Food & Nutrition

8 Foods That Are Even Healthier When Eaten Together

New research shows that by combining these nutritional superheroes together, you’ll pack an even bigger nutritional punch.

To lower your cancer risk

Reader's Digest

Pair up: Apples & raspberries

If apples could speak, they would tell raspberries, “You complete me.” A study in the Journal of Nutrition determined that the anti­oxidant ellagic acid (found in raspberries, pomegranates, walnuts, and cranberries) enhanced the ability of quercetin (an antioxidant found in apples, grapes, onions, and buckwheat) to kill off cancerous cells. Food scientists have discovered thousands of such bioactive phytochemicals in fruits, vegetables, beans, nuts, and whole grains. “Researchers are now discovering that these chemicals often work better in pairs or groups, proving that supplements with single nutrients just can’t match the healing power of whole foods,” says Elaine Magee, a registered dietitian and the author of Food Synergy. Here are the healthy foods that are more nutritious than you realized.

Ready in 5: To make an antioxidant-rich dessert, combine diced apples, grapes, and raspberries, and top with pomegranate seeds and walnuts.

For a stronger heart

Reader's Digest

Pair up: Soba noodles & broccoli

When “bad” LDL cholesterol particles are oxidized, they are more likely to become plaque in artery walls, leading to heart disease. Antioxidants, true to their name, help fight this process. German researchers discovered that the antioxidants rutin and vitamin C work synergistically to halt LDL oxidation. Rutin is in buckwheat (a Japanese staple found in the pasta and international-food aisles at grocery stores). And, of course, vitamin C is in many fruits and vegetables, including broccoli, citrus fruits, and tomatoes.

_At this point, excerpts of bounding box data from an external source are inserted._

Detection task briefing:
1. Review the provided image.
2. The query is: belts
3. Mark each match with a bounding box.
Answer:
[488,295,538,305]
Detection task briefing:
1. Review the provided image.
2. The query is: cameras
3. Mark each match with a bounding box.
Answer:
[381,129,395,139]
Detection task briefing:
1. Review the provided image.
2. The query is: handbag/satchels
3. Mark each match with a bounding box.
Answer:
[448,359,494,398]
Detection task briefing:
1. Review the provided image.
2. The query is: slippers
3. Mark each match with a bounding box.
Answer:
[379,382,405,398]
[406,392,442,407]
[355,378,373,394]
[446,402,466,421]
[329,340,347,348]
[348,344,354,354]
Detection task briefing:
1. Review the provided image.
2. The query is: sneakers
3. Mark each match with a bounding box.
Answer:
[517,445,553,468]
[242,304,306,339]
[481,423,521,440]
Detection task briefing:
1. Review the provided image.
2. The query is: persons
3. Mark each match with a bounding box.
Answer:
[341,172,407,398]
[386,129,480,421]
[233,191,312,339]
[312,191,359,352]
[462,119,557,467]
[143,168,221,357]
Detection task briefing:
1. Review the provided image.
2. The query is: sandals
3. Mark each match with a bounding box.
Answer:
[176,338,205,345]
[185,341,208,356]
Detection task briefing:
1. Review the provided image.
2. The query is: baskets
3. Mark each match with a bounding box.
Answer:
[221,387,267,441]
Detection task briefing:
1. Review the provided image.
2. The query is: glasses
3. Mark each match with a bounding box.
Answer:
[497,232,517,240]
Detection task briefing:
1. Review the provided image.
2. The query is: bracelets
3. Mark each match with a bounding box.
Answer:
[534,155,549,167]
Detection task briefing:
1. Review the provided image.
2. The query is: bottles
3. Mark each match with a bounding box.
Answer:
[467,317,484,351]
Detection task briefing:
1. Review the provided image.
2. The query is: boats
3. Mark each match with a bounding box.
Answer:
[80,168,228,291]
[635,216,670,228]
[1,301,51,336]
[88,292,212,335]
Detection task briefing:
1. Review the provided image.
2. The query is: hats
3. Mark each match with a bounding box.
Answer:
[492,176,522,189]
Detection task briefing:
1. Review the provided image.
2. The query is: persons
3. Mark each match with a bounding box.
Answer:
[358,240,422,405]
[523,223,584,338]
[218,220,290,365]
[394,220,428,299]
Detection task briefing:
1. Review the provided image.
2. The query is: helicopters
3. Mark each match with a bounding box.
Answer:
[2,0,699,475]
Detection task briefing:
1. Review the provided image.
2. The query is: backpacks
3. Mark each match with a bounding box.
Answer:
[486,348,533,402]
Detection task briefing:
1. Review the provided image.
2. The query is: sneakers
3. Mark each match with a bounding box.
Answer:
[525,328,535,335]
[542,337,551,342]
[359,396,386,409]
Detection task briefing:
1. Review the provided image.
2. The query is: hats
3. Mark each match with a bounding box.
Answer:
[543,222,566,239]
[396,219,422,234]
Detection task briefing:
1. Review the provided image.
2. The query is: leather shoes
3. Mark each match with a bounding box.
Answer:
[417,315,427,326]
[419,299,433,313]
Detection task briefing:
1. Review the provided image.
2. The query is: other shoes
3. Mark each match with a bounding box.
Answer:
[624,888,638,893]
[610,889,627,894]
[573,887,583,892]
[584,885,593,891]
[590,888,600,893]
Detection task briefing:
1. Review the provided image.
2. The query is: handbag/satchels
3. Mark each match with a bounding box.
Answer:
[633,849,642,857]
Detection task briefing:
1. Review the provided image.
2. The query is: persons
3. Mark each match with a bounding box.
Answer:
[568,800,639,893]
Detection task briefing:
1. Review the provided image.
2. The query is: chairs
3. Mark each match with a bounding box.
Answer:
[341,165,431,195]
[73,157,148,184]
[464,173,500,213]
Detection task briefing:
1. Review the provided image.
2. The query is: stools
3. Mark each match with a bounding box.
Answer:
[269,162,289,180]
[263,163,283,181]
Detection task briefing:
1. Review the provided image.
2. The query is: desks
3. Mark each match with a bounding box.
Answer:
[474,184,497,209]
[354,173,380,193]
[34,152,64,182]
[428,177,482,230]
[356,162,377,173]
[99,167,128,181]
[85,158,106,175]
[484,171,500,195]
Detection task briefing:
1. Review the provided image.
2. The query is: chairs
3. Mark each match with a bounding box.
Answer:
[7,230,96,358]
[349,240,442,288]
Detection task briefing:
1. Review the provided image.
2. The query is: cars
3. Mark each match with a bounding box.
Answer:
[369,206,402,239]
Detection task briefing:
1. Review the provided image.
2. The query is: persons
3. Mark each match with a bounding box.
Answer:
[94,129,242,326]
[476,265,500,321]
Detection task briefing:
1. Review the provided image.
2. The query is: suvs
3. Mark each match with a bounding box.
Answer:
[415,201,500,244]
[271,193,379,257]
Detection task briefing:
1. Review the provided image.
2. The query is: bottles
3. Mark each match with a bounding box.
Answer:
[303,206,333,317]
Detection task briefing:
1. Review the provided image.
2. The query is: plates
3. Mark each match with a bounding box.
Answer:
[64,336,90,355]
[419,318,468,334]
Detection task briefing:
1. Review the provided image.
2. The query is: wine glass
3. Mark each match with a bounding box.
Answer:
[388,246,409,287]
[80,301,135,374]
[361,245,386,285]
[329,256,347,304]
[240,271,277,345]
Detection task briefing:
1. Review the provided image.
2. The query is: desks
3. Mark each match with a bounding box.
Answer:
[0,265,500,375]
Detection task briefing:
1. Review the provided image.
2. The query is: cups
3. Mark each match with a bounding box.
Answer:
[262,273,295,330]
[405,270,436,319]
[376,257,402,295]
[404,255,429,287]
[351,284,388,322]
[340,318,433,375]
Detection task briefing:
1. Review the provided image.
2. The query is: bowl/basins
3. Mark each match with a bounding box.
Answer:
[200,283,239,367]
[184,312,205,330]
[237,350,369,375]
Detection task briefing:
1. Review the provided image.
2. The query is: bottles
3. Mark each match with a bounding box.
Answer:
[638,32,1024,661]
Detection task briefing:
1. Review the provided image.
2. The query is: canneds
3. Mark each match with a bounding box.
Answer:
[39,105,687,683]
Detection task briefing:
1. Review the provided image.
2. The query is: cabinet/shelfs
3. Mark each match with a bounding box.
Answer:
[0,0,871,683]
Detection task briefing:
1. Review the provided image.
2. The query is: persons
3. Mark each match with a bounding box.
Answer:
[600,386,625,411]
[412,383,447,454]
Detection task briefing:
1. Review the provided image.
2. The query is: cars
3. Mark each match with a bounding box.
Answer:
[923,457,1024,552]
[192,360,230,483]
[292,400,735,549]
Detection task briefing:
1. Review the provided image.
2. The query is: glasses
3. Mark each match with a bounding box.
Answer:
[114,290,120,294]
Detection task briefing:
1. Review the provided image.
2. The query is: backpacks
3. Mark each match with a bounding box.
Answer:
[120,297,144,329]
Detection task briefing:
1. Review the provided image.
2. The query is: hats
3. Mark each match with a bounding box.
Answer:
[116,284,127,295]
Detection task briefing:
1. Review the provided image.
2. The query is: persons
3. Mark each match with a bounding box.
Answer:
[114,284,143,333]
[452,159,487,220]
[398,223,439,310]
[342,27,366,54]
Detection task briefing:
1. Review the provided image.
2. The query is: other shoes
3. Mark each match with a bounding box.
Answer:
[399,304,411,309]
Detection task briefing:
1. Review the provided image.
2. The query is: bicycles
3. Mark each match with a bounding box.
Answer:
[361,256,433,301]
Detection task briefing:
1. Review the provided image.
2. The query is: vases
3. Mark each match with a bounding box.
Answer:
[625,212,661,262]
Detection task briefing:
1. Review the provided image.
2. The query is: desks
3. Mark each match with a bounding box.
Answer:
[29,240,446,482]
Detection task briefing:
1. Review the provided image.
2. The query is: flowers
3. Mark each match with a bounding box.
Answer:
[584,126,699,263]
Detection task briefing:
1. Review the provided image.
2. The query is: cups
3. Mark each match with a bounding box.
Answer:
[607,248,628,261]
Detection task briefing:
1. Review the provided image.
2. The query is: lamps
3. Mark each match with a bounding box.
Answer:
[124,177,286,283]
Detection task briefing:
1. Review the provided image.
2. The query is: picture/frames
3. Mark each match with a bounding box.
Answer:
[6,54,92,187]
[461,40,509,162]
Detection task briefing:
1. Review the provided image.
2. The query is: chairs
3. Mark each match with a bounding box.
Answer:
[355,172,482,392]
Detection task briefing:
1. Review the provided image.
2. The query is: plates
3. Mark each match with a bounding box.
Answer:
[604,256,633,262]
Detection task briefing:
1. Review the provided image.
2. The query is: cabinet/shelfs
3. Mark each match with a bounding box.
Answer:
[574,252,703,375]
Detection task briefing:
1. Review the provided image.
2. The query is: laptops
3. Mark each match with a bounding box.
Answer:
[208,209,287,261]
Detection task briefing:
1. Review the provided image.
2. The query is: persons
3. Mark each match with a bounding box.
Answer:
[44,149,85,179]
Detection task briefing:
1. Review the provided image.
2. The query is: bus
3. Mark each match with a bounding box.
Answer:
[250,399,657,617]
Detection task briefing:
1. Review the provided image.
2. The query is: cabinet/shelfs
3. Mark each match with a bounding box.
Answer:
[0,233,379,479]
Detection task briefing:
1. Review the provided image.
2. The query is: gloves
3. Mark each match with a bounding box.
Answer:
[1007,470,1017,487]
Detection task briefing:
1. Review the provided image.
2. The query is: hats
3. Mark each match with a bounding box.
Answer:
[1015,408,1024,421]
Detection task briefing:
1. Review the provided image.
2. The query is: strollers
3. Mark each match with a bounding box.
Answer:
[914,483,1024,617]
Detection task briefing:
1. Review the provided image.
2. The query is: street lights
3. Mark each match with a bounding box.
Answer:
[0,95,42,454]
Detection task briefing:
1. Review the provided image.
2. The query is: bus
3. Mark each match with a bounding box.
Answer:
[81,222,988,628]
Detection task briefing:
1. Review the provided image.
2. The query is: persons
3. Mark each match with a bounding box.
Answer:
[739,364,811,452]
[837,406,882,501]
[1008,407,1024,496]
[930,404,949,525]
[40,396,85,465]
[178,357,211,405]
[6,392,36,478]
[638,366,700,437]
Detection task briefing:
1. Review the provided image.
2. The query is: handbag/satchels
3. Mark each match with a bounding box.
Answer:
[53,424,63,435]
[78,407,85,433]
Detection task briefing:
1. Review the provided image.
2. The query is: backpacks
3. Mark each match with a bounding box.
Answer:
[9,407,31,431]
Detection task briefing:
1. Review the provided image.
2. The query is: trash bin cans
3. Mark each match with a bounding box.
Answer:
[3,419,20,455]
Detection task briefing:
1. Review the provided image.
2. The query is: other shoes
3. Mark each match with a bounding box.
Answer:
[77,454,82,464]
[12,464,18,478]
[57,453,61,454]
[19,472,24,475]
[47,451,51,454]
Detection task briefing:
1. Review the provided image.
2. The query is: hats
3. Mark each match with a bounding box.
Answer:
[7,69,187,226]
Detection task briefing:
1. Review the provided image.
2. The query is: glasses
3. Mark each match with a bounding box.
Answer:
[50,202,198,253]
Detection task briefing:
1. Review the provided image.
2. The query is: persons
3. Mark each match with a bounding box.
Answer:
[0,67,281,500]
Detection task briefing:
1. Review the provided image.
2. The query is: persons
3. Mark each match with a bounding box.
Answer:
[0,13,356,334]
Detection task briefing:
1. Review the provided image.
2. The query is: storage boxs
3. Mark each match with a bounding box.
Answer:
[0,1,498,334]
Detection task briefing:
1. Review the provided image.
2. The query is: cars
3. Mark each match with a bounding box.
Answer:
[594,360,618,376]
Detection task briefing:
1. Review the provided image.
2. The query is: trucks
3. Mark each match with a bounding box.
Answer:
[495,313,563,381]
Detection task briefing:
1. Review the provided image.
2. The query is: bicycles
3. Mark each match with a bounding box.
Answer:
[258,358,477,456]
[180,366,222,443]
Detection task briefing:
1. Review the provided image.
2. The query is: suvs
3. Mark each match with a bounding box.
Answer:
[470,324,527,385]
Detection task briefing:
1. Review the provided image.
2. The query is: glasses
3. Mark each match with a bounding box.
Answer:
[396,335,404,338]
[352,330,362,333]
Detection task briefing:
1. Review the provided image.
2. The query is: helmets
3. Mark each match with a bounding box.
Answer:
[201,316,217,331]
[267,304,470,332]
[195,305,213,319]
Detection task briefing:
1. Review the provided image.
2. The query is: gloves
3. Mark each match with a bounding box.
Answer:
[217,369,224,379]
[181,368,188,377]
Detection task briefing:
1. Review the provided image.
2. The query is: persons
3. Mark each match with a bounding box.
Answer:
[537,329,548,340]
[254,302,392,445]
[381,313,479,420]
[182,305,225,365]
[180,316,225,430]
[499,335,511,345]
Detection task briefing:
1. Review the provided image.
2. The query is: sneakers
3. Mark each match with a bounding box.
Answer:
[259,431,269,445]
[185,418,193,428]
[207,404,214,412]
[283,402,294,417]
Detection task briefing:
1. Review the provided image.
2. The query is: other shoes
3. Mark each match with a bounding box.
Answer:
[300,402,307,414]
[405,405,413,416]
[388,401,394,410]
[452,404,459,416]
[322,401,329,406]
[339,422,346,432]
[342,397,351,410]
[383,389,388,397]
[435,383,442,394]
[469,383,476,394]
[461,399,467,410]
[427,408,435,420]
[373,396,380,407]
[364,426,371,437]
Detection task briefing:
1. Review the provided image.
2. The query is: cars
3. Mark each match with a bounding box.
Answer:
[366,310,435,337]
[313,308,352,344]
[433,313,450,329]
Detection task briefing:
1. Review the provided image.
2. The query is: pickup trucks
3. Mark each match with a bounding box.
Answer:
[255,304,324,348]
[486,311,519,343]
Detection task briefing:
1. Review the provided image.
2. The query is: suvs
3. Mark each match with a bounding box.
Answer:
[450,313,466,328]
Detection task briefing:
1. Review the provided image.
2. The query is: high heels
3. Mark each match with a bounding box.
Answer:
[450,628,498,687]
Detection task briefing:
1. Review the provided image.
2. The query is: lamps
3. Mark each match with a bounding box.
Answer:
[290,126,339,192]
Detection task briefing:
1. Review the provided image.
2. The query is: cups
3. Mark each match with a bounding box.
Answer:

For an easy-to-pack lunch: Prepare a package of soba noodles according to directions and toss with 2 cooked and cubed skinless, boneless chicken breasts; 2 cups steamed broccoli florets; 2 chopped tomatoes; 2 tbs. extra-virgin olive oil; and ½ tsp. red pepper flakes. Store in fridge. Makes 4 to 6 servings.

For the energy to go all day

Reader's Digest

Pair up: Onions & chickpeas

According to a 2010 study in the Journal of Agricultural and Food Chemistry, sulfur compounds in onions, garlic, and leeks can help you absorb more iron and zinc from grains and legumes, including chickpeas. “Iron is involved in oxygen transport in the body, so an iron deficiency can cause fatigue and brain fog,” notes Bazilian. “Premenopausal women need to be diligent about getting iron in their diet due to blood loss through menstruation.”

Prep in 5, ready in 15: Make an energy-boosting soup: Sauté 1 diced onion and 2 chopped garlic cloves along with 2 tsp. vegetable oil in large saucepan over medium heat until onions are soft. Pour in 4 cups low-sodium vegetable broth; then add one 15-oz. can of chickpeas (drained and rinsed), 1 diced carrot, 1 diced celery stalk, 1 tsp. dried sage, and salt and pepper to taste. Simmer for 15 minutes and garnish with fresh cilantro. Makes about 4 servings.